§ THE INPUT
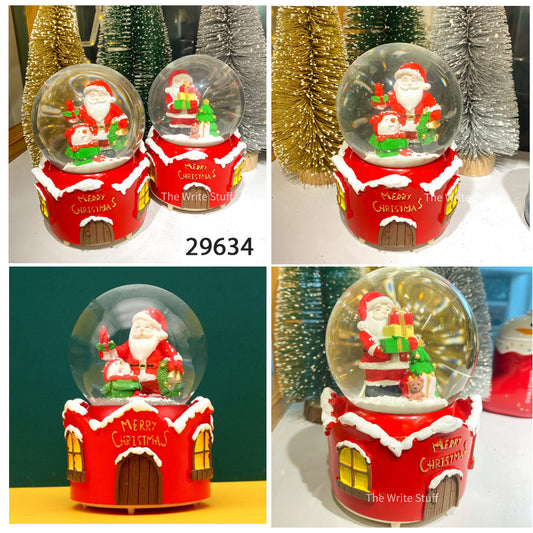 Santa Christmas Snow Globe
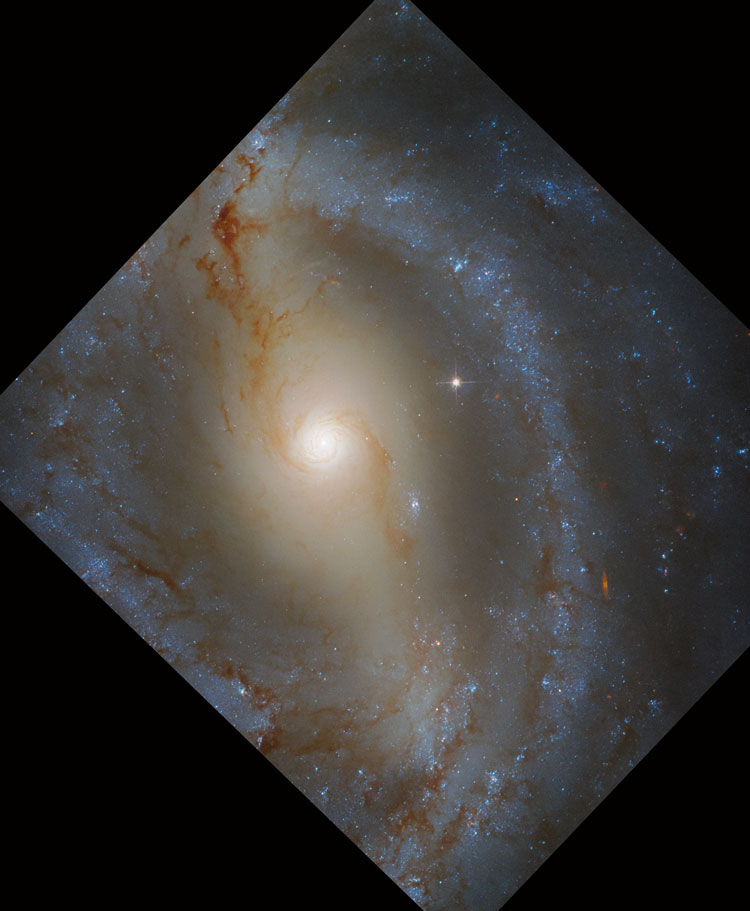 HST image of part of spiral galaxy NGC 5921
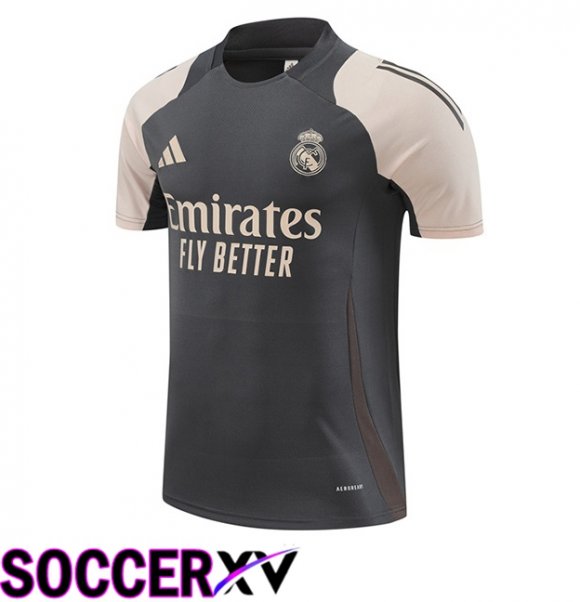 Real Madrid Training T Shirt Grey 2024/2025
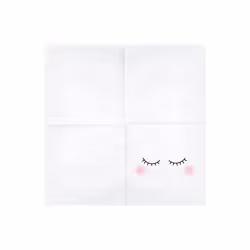 PartyDeco SP33-70 paper napkins Multicolour, White 20 pc(s)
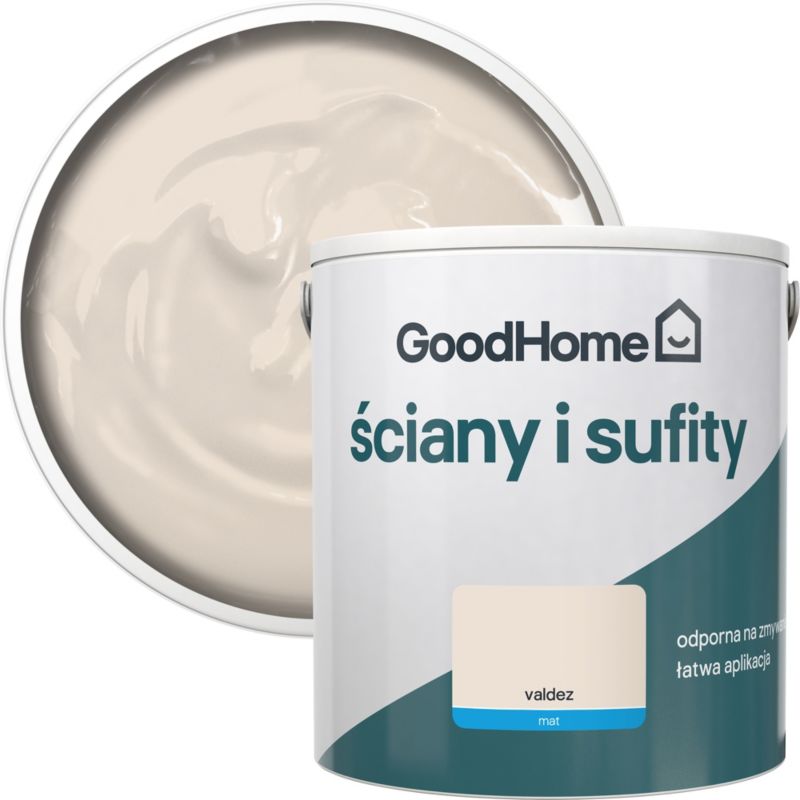 Farba GoodHome Ściany i Sufity valdez 5 l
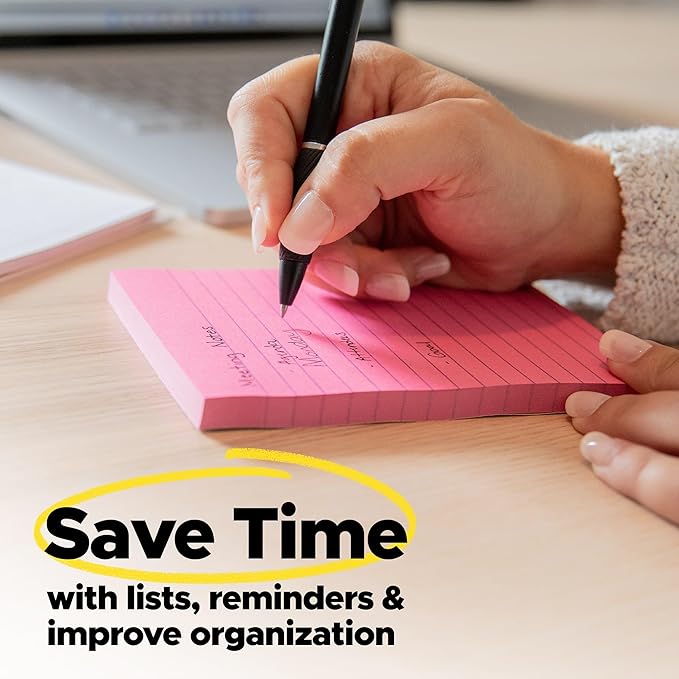 Post-it Super Sticky Notes, 18 Sticky Note Pads, 1 7/8 x 1 7/8 in., School Supplies, Office Products, Sticky Notes for Vertical Surfaces, Monitors, Walls and Windows, Energy Boost Collection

§ EXERCISE OBJECTIVE
A verbatim rendering of the listing above is required, without any of its pictures.

§ EXERCISE RESULT
 Santa Christmas Snow Globe
 HST image of part of spiral galaxy NGC 5921
 Real Madrid Training T Shirt Grey 2024/2025
 PartyDeco SP33-70 paper napkins Multicolour, White 20 pc(s)
 Farba GoodHome Ściany i Sufity valdez 5 l
 Post-it Super Sticky Notes, 18 Sticky Note Pads, 1 7/8 x 1 7/8 in., School Supplies, Office Products, Sticky Notes for Vertical Surfaces, Monitors, Walls and Windows, Energy Boost Collection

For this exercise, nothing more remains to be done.